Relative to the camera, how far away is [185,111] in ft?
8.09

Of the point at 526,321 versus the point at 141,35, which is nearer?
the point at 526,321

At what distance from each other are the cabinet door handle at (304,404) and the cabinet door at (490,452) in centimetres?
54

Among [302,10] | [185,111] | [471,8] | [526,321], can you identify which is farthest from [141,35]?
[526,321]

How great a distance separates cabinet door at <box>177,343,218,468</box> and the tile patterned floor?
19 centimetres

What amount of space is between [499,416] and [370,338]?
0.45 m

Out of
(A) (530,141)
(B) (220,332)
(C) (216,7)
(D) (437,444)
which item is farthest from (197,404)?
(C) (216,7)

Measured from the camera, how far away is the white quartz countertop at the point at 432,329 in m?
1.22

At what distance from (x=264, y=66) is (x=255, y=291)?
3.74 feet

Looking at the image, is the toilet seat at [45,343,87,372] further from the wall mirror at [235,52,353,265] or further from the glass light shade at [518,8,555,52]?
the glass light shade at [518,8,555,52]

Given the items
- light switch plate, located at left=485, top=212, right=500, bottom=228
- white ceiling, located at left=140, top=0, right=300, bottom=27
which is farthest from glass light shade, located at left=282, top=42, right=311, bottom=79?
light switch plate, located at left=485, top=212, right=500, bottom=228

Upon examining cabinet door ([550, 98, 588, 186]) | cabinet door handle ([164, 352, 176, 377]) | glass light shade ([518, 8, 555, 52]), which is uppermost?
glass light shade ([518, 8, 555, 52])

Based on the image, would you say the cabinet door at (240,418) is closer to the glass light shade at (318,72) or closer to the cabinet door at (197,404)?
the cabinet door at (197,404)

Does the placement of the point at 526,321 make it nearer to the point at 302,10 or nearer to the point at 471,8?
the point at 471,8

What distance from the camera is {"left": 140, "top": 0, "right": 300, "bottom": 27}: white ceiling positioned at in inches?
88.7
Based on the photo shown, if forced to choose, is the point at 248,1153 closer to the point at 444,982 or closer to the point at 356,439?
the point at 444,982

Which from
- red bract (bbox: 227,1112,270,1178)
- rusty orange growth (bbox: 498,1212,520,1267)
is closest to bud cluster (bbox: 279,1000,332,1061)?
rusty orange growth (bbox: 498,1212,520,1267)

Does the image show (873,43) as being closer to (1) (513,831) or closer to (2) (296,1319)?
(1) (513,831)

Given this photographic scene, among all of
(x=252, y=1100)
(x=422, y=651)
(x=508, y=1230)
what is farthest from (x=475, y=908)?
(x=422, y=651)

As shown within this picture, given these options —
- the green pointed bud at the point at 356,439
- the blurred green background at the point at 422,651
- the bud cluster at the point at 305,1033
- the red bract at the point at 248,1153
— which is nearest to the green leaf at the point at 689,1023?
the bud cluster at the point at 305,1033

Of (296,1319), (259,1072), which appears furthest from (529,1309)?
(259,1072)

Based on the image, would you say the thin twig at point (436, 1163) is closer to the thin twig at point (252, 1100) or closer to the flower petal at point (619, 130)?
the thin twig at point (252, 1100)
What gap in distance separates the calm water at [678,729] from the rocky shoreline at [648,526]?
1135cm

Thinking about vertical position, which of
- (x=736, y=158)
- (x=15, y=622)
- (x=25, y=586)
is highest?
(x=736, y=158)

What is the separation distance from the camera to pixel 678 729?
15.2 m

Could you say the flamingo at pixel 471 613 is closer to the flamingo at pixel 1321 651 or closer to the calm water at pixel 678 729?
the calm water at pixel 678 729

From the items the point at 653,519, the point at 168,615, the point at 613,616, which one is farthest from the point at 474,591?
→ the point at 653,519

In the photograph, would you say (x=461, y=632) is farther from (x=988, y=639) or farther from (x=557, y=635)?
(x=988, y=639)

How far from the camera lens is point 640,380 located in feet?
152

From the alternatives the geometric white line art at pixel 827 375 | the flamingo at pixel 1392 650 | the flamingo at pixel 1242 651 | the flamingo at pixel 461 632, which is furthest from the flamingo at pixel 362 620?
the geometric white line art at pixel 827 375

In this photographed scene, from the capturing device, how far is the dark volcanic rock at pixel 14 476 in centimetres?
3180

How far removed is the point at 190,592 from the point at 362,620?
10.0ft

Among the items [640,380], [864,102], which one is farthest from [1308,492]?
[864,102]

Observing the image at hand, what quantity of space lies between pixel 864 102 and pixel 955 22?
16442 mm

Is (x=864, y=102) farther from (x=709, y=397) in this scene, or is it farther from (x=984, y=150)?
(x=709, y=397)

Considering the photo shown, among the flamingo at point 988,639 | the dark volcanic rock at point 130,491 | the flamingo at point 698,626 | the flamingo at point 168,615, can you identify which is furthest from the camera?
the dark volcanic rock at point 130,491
* * *
**Given exercise**
Write out the records above again, keeping each one identical to the original.

**Task result**
Relative to the camera, how far away is [185,111] in ft?
8.09

Of the point at 526,321 versus the point at 141,35, which is nearer?
the point at 526,321

At what distance from each other are the cabinet door handle at (304,404) and the cabinet door at (490,452) in centimetres?
54

Among [302,10] | [185,111] | [471,8] | [526,321], can you identify which is farthest from [141,35]?
[526,321]

How great a distance separates cabinet door at <box>177,343,218,468</box> and the tile patterned floor?
19 centimetres

What amount of space is between [499,416] and [370,338]?
0.45 m

Out of
(A) (530,141)
(B) (220,332)
(C) (216,7)
(D) (437,444)
which item is farthest from (197,404)?
(C) (216,7)

Measured from the camera, how far away is the white quartz countertop at the point at 432,329 in m?
1.22

At what distance from (x=264, y=66) is (x=255, y=291)?
3.74 feet

Looking at the image, is the toilet seat at [45,343,87,372] further from the wall mirror at [235,52,353,265] or further from the glass light shade at [518,8,555,52]?
the glass light shade at [518,8,555,52]

Given the items
- light switch plate, located at left=485, top=212, right=500, bottom=228
- white ceiling, located at left=140, top=0, right=300, bottom=27
which is farthest from glass light shade, located at left=282, top=42, right=311, bottom=79?
light switch plate, located at left=485, top=212, right=500, bottom=228

Upon examining cabinet door ([550, 98, 588, 186]) | cabinet door handle ([164, 352, 176, 377]) | glass light shade ([518, 8, 555, 52]), which is uppermost?
glass light shade ([518, 8, 555, 52])

Based on the image, would you say the cabinet door at (240,418) is closer to the glass light shade at (318,72) or closer to the cabinet door at (197,404)?
the cabinet door at (197,404)

Does the placement of the point at 526,321 make it nearer to the point at 302,10 or nearer to the point at 471,8?
the point at 471,8

What distance from the camera is {"left": 140, "top": 0, "right": 300, "bottom": 27}: white ceiling positioned at in inches?
88.7
Based on the photo shown, if forced to choose, is the point at 248,1153 closer to the point at 444,982 or closer to the point at 356,439?
the point at 444,982

Which from
- red bract (bbox: 227,1112,270,1178)
- rusty orange growth (bbox: 498,1212,520,1267)
is closest to bud cluster (bbox: 279,1000,332,1061)?
rusty orange growth (bbox: 498,1212,520,1267)

Does the image show (873,43) as being closer to (1) (513,831) or closer to (2) (296,1319)?
(1) (513,831)

Given this photographic scene, among all of
(x=252, y=1100)
(x=422, y=651)
(x=508, y=1230)
what is farthest from (x=475, y=908)?
(x=422, y=651)

As shown within this picture, given these options —
- the green pointed bud at the point at 356,439
- the blurred green background at the point at 422,651
- the bud cluster at the point at 305,1033
- the red bract at the point at 248,1153
— which is nearest to the green leaf at the point at 689,1023?
the bud cluster at the point at 305,1033

Of (296,1319), (259,1072), which appears furthest from (529,1309)?
(259,1072)

Based on the image, would you say the thin twig at point (436, 1163) is closer to the thin twig at point (252, 1100) or closer to the flower petal at point (619, 130)?
the thin twig at point (252, 1100)
What gap in distance separates the calm water at [678,729] from the rocky shoreline at [648,526]?
1135cm

Thinking about vertical position, which of
- (x=736, y=158)
- (x=15, y=622)
- (x=25, y=586)
is highest?
(x=736, y=158)

What is the separation distance from the camera to pixel 678 729?
15.2 m

Could you say the flamingo at pixel 471 613 is closer to the flamingo at pixel 1321 651 or closer to the calm water at pixel 678 729?
the calm water at pixel 678 729

From the items the point at 653,519, the point at 168,615, the point at 613,616, which one is farthest from the point at 474,591?
→ the point at 653,519

In the photograph, would you say (x=461, y=632) is farther from (x=988, y=639) or farther from (x=557, y=635)?
(x=988, y=639)

How far from the camera lens is point 640,380 located in feet?
152

From the alternatives the geometric white line art at pixel 827 375 | the flamingo at pixel 1392 650 | the flamingo at pixel 1242 651 | the flamingo at pixel 461 632, which is furthest from the flamingo at pixel 362 620?
the geometric white line art at pixel 827 375

In this photographed scene, from the capturing device, how far is the dark volcanic rock at pixel 14 476 in centimetres?
3180

How far removed is the point at 190,592 from the point at 362,620?
10.0ft

Among the items [640,380], [864,102], which one is farthest from [1308,492]?
[864,102]

Observing the image at hand, what quantity of space lies between pixel 864 102 and pixel 955 22?
16442 mm

Is (x=864, y=102) farther from (x=709, y=397) in this scene, or is it farther from (x=984, y=150)?
(x=709, y=397)

Considering the photo shown, among the flamingo at point 988,639 | the dark volcanic rock at point 130,491 | the flamingo at point 698,626 | the flamingo at point 168,615, can you identify which is furthest from the camera?
the dark volcanic rock at point 130,491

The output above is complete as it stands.